1 Introduction

DBS is a flexible and robust clustering framework that consists of three independent modules. The first module is the parameter-free projection method Pswarm, which exploits the concepts of self-organization and emergence, game theory, swarm intelligence and symmetry considerations. The second module is a parameter-free high-dimensional data visualization technique, which generates projected points on a topographic map with hypsometric colors, called the generalized U-matrix. The third module is a clustering method with no sensitive parameters. The clustering can be verified by the visualization and vice versa. The term DBS refers to the method as a whole. For further details, see Databionic swarm in [Thrun, 2018], chapter 8.

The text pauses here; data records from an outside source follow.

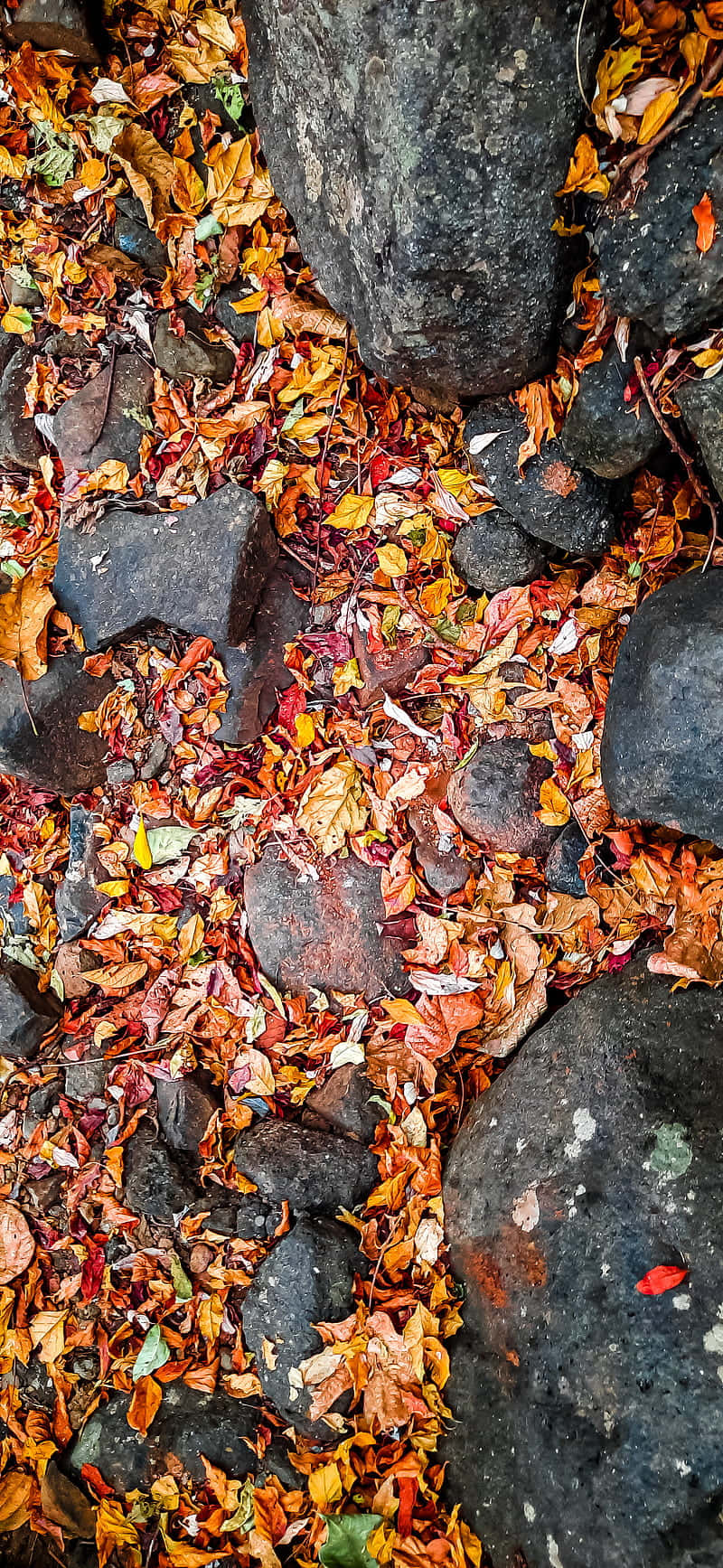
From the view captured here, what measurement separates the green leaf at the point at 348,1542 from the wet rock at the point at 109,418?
3.16 m

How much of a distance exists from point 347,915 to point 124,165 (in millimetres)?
2587

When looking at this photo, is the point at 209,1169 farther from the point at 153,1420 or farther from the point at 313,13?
the point at 313,13

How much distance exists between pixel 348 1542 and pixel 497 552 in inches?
107

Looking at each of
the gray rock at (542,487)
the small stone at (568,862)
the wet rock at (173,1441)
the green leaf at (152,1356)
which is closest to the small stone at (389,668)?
the gray rock at (542,487)

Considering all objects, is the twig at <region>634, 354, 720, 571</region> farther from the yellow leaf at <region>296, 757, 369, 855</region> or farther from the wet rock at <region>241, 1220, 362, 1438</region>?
the wet rock at <region>241, 1220, 362, 1438</region>

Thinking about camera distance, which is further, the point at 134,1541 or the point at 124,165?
the point at 124,165

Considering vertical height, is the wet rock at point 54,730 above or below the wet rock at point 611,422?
below

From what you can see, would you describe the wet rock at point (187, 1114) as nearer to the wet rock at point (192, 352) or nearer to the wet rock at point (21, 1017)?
the wet rock at point (21, 1017)

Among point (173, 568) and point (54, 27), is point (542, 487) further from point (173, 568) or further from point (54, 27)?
point (54, 27)

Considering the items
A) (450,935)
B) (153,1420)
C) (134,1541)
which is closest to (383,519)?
(450,935)

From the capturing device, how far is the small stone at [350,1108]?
2.72m

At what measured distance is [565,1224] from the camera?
2.22 meters

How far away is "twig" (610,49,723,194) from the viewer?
1.82 m

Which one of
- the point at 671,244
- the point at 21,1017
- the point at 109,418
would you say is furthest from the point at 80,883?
the point at 671,244
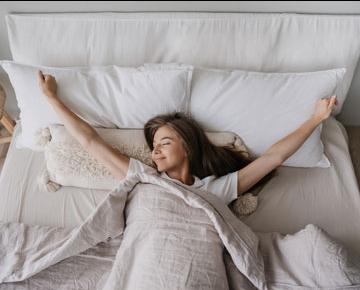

2 First Example: Automatic approach

Here one example is presented using the automatic approach without any user interaction with shiny. Further automatic examples and a comparison to 26 common clustering algorithms is provided in http://www.deepbionics.org/Projects/ClusteringAlgorithms.html. If you want to verify your clustering result externally, you can use Heatmap or SilhouettePlot of the R package DataVisualizations on CRAN.

2.1 First Module: Projection of high-dimensional Data

First generate a two-dimensional projection, the [1:n,1:n] distance matrix of n cases has to be defined by the user.

2.2 Second Module: Generalized Umatrix

Here the Generalized Umatrix is calculated using a simplified emergent self-organizing map algorithm. Then, the visualization of Generalized Umatrix is done by a 3D landscape called topographic map with hypsometric tints.

Hypsometric tints are surface colors that represent ranges of elevation. For the 3D landscape the contour lines are combined with a specific color scale. The color scale is chosen to display various valleys, ridges, and basins: blue colors indicate small distances (sea level), green and brown colors indicate middle distances (low hills), and shades of white colors indicate vast distances (high mountains covered with snow and ice).

Seven valleys are shown resulting in seven main clusters. The resulting visualization will be toroidal meaning that the left borders cyclically connects to the right border (and bottom to top). It means there are no “real” borders in this visualizations. Instead, the visualization is “continuous”. This can be visualized using the ‘Tiled=TRUE’ option of ‘plotTopographicMap’.

Note, that the ‘NoLevels’ option is only set to load this vignette faster and should normally not be set manually. It describes the number contour lines placed relative to the hypsometric tints. All visualizations here are small and a low dpi is set in knitr in order to load the vignette faster.